START DATA SHOWN

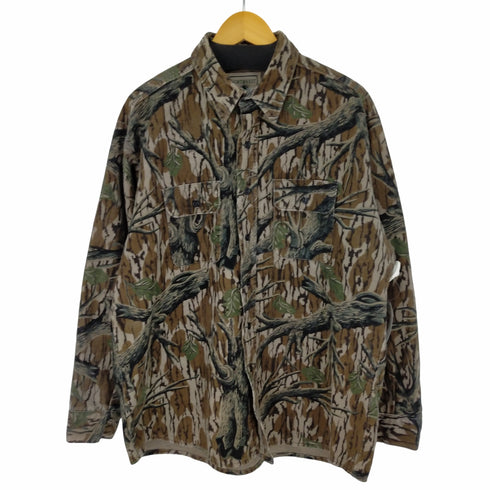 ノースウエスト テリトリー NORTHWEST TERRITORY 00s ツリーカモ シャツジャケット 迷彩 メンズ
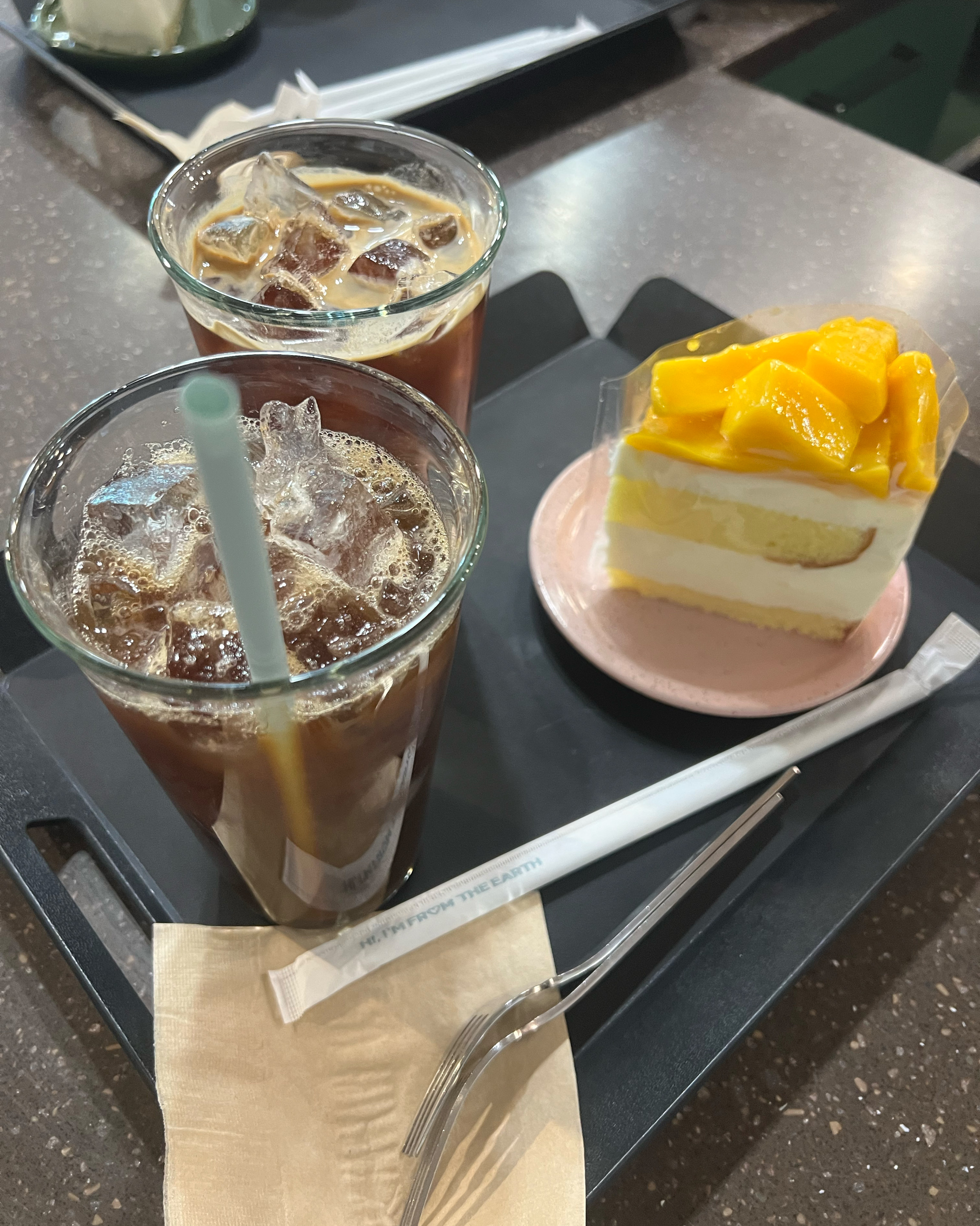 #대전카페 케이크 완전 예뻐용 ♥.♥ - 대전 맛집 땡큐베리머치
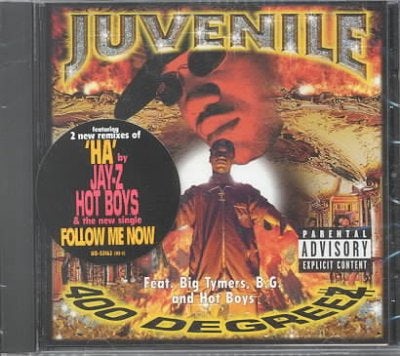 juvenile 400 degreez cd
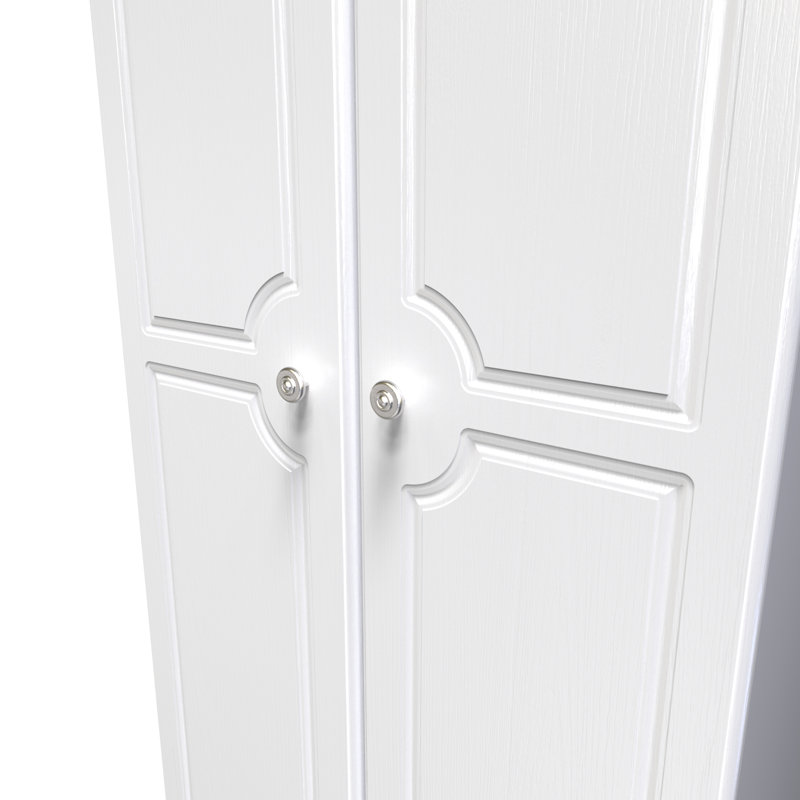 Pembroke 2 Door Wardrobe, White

END DATA SHOWN

WHAT YOU NEED TO DO:
Give back the full listing verbatim, skipping each picture.

RESULT OF THE EXERCISE:
 ノースウエスト テリトリー NORTHWEST TERRITORY 00s ツリーカモ シャツジャケット 迷彩 メンズ
 #대전카페 케이크 완전 예뻐용 ♥.♥ - 대전 맛집 땡큐베리머치
 juvenile 400 degreez cd
 Pembroke 2 Door Wardrobe, White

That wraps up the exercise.